EXERCISE REQUIREMENTS:
(a) List every distinct abbreviation in the forum thread on running larger programs that consists solely of capital letters.
(b) Extend the forum thread on running larger programs with the next part, following on from its final post.

PASSAGE:
□ □ □ □ □

How many instructions and what would they look like? At this point, I'm just curious about what would be needed to be meaningful.

Yeah, it's 300Kb for a single buffer 640x480x8color display.

It also occurs to me having more cogs means being able to set some of them up to do "DMA" type operations to help with XMM too.

Of course, we've not yet arrived at that stage of dealing with external RAM. Maybe there are options in the queue for it yet. On the last one, we had an SDRAM driver...

And for the record, I'm happy with current video capabilities. They are almost entirely software and that means it's a bit more work to get the stuff we might want, but it also means a lot of tricks are on the table too. Where needed, it's gonna be possible to really max out how that RAM gets used.

But I am curious about larger programs myself. This one is capable enough to warrant the discussion on how those get done at some point. Maybe this isn't the point.

David Betz · 2015-08-04 15:36

potatohead wrote: »

How many instructions and what would they look like? At this point, I'm just curious about what would be needed to be meaningful.

Yeah, it's 300Kb for a single buffer 640x480x8color display.

It also occurs to me having more cogs means being able to set some of them up to do "DMA" type operations to help with XMM too.

Of course, we've not yet arrived at that stage of dealing with external RAM. Maybe there are options in the queue for it yet. On the last one, we had an SDRAM driver...

And for the record, I'm happy with current video capabilities. They are almost entirely software and that means it's a bit more work to get the stuff we might want, but it also means a lot of tricks are on the table too. Where needed, it's gonna be possible to really max out how that RAM gets used.

But I am curious about larger programs myself. This one is capable enough to warrant the discussion on how those get done at some point. Maybe this isn't the point.

I'm not sure anyone will be happy with XMM performance on P2. On P1 we pretty much had to use LMM or CMM to get any reasonable amount of code space. XMM wasn't *that* much worse than CMM. However, on P2 we have hub exec and then we go immediately to XMM. That's going to be a huge difference in performance and probably not acceptable to most people. Overlays might be more appropriate but that puts us back in the dark ages of computing. :-)

potatohead · 2015-08-04 15:46

Yeah, that's going to be a big step for sure.

□ □ □ □ □

(Stored items)

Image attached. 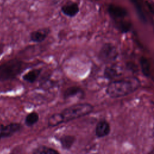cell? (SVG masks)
<instances>
[{
	"mask_svg": "<svg viewBox=\"0 0 154 154\" xmlns=\"http://www.w3.org/2000/svg\"><path fill=\"white\" fill-rule=\"evenodd\" d=\"M140 87V81L136 78L123 79L109 83L106 88V92L111 97L119 98L134 93Z\"/></svg>",
	"mask_w": 154,
	"mask_h": 154,
	"instance_id": "1",
	"label": "cell"
},
{
	"mask_svg": "<svg viewBox=\"0 0 154 154\" xmlns=\"http://www.w3.org/2000/svg\"><path fill=\"white\" fill-rule=\"evenodd\" d=\"M25 68V63L16 58L4 62L0 65V82L14 79Z\"/></svg>",
	"mask_w": 154,
	"mask_h": 154,
	"instance_id": "2",
	"label": "cell"
},
{
	"mask_svg": "<svg viewBox=\"0 0 154 154\" xmlns=\"http://www.w3.org/2000/svg\"><path fill=\"white\" fill-rule=\"evenodd\" d=\"M94 106L89 103H77L63 109L60 114L63 123L86 116L93 112Z\"/></svg>",
	"mask_w": 154,
	"mask_h": 154,
	"instance_id": "3",
	"label": "cell"
},
{
	"mask_svg": "<svg viewBox=\"0 0 154 154\" xmlns=\"http://www.w3.org/2000/svg\"><path fill=\"white\" fill-rule=\"evenodd\" d=\"M117 57V50L111 43H105L99 52V58L105 63L114 61Z\"/></svg>",
	"mask_w": 154,
	"mask_h": 154,
	"instance_id": "4",
	"label": "cell"
},
{
	"mask_svg": "<svg viewBox=\"0 0 154 154\" xmlns=\"http://www.w3.org/2000/svg\"><path fill=\"white\" fill-rule=\"evenodd\" d=\"M22 128V125L17 122L1 125L0 126V141L2 139L12 137L15 134L20 132Z\"/></svg>",
	"mask_w": 154,
	"mask_h": 154,
	"instance_id": "5",
	"label": "cell"
},
{
	"mask_svg": "<svg viewBox=\"0 0 154 154\" xmlns=\"http://www.w3.org/2000/svg\"><path fill=\"white\" fill-rule=\"evenodd\" d=\"M51 32L49 28H42L31 31L29 33V40L33 43H40L45 41Z\"/></svg>",
	"mask_w": 154,
	"mask_h": 154,
	"instance_id": "6",
	"label": "cell"
},
{
	"mask_svg": "<svg viewBox=\"0 0 154 154\" xmlns=\"http://www.w3.org/2000/svg\"><path fill=\"white\" fill-rule=\"evenodd\" d=\"M85 96V92L82 88L79 86L74 85L67 88L63 93V97L64 100H68L73 97L83 99Z\"/></svg>",
	"mask_w": 154,
	"mask_h": 154,
	"instance_id": "7",
	"label": "cell"
},
{
	"mask_svg": "<svg viewBox=\"0 0 154 154\" xmlns=\"http://www.w3.org/2000/svg\"><path fill=\"white\" fill-rule=\"evenodd\" d=\"M61 11L66 16L73 17L79 12V5L75 2H69L61 6Z\"/></svg>",
	"mask_w": 154,
	"mask_h": 154,
	"instance_id": "8",
	"label": "cell"
},
{
	"mask_svg": "<svg viewBox=\"0 0 154 154\" xmlns=\"http://www.w3.org/2000/svg\"><path fill=\"white\" fill-rule=\"evenodd\" d=\"M95 135L97 138H103L108 135L111 132L109 123L105 120H102L98 122L95 128Z\"/></svg>",
	"mask_w": 154,
	"mask_h": 154,
	"instance_id": "9",
	"label": "cell"
},
{
	"mask_svg": "<svg viewBox=\"0 0 154 154\" xmlns=\"http://www.w3.org/2000/svg\"><path fill=\"white\" fill-rule=\"evenodd\" d=\"M62 149L69 150L73 146L76 141V137L72 135H63L57 138Z\"/></svg>",
	"mask_w": 154,
	"mask_h": 154,
	"instance_id": "10",
	"label": "cell"
},
{
	"mask_svg": "<svg viewBox=\"0 0 154 154\" xmlns=\"http://www.w3.org/2000/svg\"><path fill=\"white\" fill-rule=\"evenodd\" d=\"M42 71V69H34L22 75V79L28 83H34L40 76Z\"/></svg>",
	"mask_w": 154,
	"mask_h": 154,
	"instance_id": "11",
	"label": "cell"
},
{
	"mask_svg": "<svg viewBox=\"0 0 154 154\" xmlns=\"http://www.w3.org/2000/svg\"><path fill=\"white\" fill-rule=\"evenodd\" d=\"M108 11L112 17L122 18L126 15V11L120 6L110 5L108 7Z\"/></svg>",
	"mask_w": 154,
	"mask_h": 154,
	"instance_id": "12",
	"label": "cell"
},
{
	"mask_svg": "<svg viewBox=\"0 0 154 154\" xmlns=\"http://www.w3.org/2000/svg\"><path fill=\"white\" fill-rule=\"evenodd\" d=\"M32 154H60V152L52 147L45 145H40L32 150Z\"/></svg>",
	"mask_w": 154,
	"mask_h": 154,
	"instance_id": "13",
	"label": "cell"
},
{
	"mask_svg": "<svg viewBox=\"0 0 154 154\" xmlns=\"http://www.w3.org/2000/svg\"><path fill=\"white\" fill-rule=\"evenodd\" d=\"M39 120V114L35 111H32L28 114L25 118L24 123L28 127L33 126Z\"/></svg>",
	"mask_w": 154,
	"mask_h": 154,
	"instance_id": "14",
	"label": "cell"
},
{
	"mask_svg": "<svg viewBox=\"0 0 154 154\" xmlns=\"http://www.w3.org/2000/svg\"><path fill=\"white\" fill-rule=\"evenodd\" d=\"M63 123L62 117L60 114V112H57L52 114L48 119V125L49 127H55L60 125H61Z\"/></svg>",
	"mask_w": 154,
	"mask_h": 154,
	"instance_id": "15",
	"label": "cell"
},
{
	"mask_svg": "<svg viewBox=\"0 0 154 154\" xmlns=\"http://www.w3.org/2000/svg\"><path fill=\"white\" fill-rule=\"evenodd\" d=\"M140 63L141 71L143 75L147 77L149 76L150 71V64L148 60L145 57H142L140 58Z\"/></svg>",
	"mask_w": 154,
	"mask_h": 154,
	"instance_id": "16",
	"label": "cell"
},
{
	"mask_svg": "<svg viewBox=\"0 0 154 154\" xmlns=\"http://www.w3.org/2000/svg\"><path fill=\"white\" fill-rule=\"evenodd\" d=\"M117 75V72L113 67H108L104 70V76L107 79H112Z\"/></svg>",
	"mask_w": 154,
	"mask_h": 154,
	"instance_id": "17",
	"label": "cell"
},
{
	"mask_svg": "<svg viewBox=\"0 0 154 154\" xmlns=\"http://www.w3.org/2000/svg\"><path fill=\"white\" fill-rule=\"evenodd\" d=\"M55 85H56V82L52 81L49 78L44 79L40 84V86L42 88H45L46 89H49L52 87H54Z\"/></svg>",
	"mask_w": 154,
	"mask_h": 154,
	"instance_id": "18",
	"label": "cell"
},
{
	"mask_svg": "<svg viewBox=\"0 0 154 154\" xmlns=\"http://www.w3.org/2000/svg\"><path fill=\"white\" fill-rule=\"evenodd\" d=\"M5 44L2 43H0V57L4 54V52L5 51Z\"/></svg>",
	"mask_w": 154,
	"mask_h": 154,
	"instance_id": "19",
	"label": "cell"
},
{
	"mask_svg": "<svg viewBox=\"0 0 154 154\" xmlns=\"http://www.w3.org/2000/svg\"><path fill=\"white\" fill-rule=\"evenodd\" d=\"M147 154H154V148L152 149Z\"/></svg>",
	"mask_w": 154,
	"mask_h": 154,
	"instance_id": "20",
	"label": "cell"
},
{
	"mask_svg": "<svg viewBox=\"0 0 154 154\" xmlns=\"http://www.w3.org/2000/svg\"><path fill=\"white\" fill-rule=\"evenodd\" d=\"M153 135H154V133H153Z\"/></svg>",
	"mask_w": 154,
	"mask_h": 154,
	"instance_id": "21",
	"label": "cell"
}]
</instances>
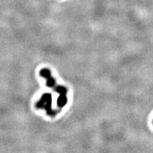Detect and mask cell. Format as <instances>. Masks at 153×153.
I'll use <instances>...</instances> for the list:
<instances>
[{
  "label": "cell",
  "mask_w": 153,
  "mask_h": 153,
  "mask_svg": "<svg viewBox=\"0 0 153 153\" xmlns=\"http://www.w3.org/2000/svg\"><path fill=\"white\" fill-rule=\"evenodd\" d=\"M52 106V97L50 94H44L42 96L41 100H40L36 104V106L39 108H44L46 110L47 114L50 116H53V111L51 108Z\"/></svg>",
  "instance_id": "6da1fadb"
},
{
  "label": "cell",
  "mask_w": 153,
  "mask_h": 153,
  "mask_svg": "<svg viewBox=\"0 0 153 153\" xmlns=\"http://www.w3.org/2000/svg\"><path fill=\"white\" fill-rule=\"evenodd\" d=\"M68 102V98H67L66 94H60V97L57 98V104L59 107H64L67 104Z\"/></svg>",
  "instance_id": "7a4b0ae2"
},
{
  "label": "cell",
  "mask_w": 153,
  "mask_h": 153,
  "mask_svg": "<svg viewBox=\"0 0 153 153\" xmlns=\"http://www.w3.org/2000/svg\"><path fill=\"white\" fill-rule=\"evenodd\" d=\"M40 74H41V76H43V78L46 79H48L51 76H51V71H50L48 69H42L41 72H40Z\"/></svg>",
  "instance_id": "3957f363"
},
{
  "label": "cell",
  "mask_w": 153,
  "mask_h": 153,
  "mask_svg": "<svg viewBox=\"0 0 153 153\" xmlns=\"http://www.w3.org/2000/svg\"><path fill=\"white\" fill-rule=\"evenodd\" d=\"M55 91L57 93H59L60 94H66L67 92H68V90L65 87H62V86H57V87L55 88Z\"/></svg>",
  "instance_id": "277c9868"
},
{
  "label": "cell",
  "mask_w": 153,
  "mask_h": 153,
  "mask_svg": "<svg viewBox=\"0 0 153 153\" xmlns=\"http://www.w3.org/2000/svg\"><path fill=\"white\" fill-rule=\"evenodd\" d=\"M55 85V80L54 78L52 77V76H51V77L47 79V86L48 87H54Z\"/></svg>",
  "instance_id": "5b68a950"
}]
</instances>
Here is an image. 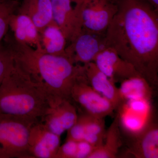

□ □ □ □ □

RESULTS:
(a) DMA, XMM, RAM, SDRAM, LMM, CMM

(b)
What about a really great byte or word code interpreter? I've no idea on the performance differences, but maybe that's a fallback option? With the COG being able to directly execute more code, there is room to unroll and optimize most of that interpreter.

jmg · 2015-08-04 20:25

David Betz wrote: »

The only additional feature I'd like to see, and I doubt it is possible in the P2 timeframe, is some sort of compressed instruction set that would make better use of the on-chip memory. It is clear that XMM will not be supported by Parallax for P1 and it shouldn't be necessary for P2 but it would be nice to squeeze more code space out of the 512K of hub memory. You might think 512K should be good enough for any MCU program but remember that some people will want to use a lot of that for data buffers especially if they are making use of video.

Compressed instructions usually work by limiting the resource they work on.
The bulk of the P2/P1 opcode comes from the Dual 9 bit register address, but to compress and opcode needs removal of 16 bits, a plus the means to then fetch either 16 or 32 bit boundaries - suddenly, you have limited the opcode reach even more.

My take on this boundary issue comes from a slightly different angle - I say when you do need to go off-chip, make sure the HW does so elegantly.
That drops the speed step, and expands the usage.

At a minimum QuadSPI is needed, ideally with Dual edge option, and the obvious modern memory to also support, is the new HyperBUS / HyperRAM.

This becomes a smart-pin issue, and the data-flow pathways certainly have high bandwidth up to the pins.

Good Byte-code support should (hopefuly) already be in P2, from the experience of Spin, and the need to support Spin2.

Bill Henning · 2015-08-05 18:14

Thanks potatohead!

Working on documentation is NOT fun...

potatohead wrote: »

Make that launch awesome Bill.

Bill Henning · 2015-08-05 18:19

Love the block load / save.

As a matter of fact, I am having visions of setting up an SDRAM /RAS cycle, then going nuts with

{RD|WR}BLOCK PORTA,S/#

Add an exposed clock, and we have fast SDRAM interface... use the exposed clock for CAS burst mode

Hmm... it would need a way to force the block move to wait until it did not have to scramble the hub order, so may add 15 cycle delay, but then could back to back block transfer a whole page.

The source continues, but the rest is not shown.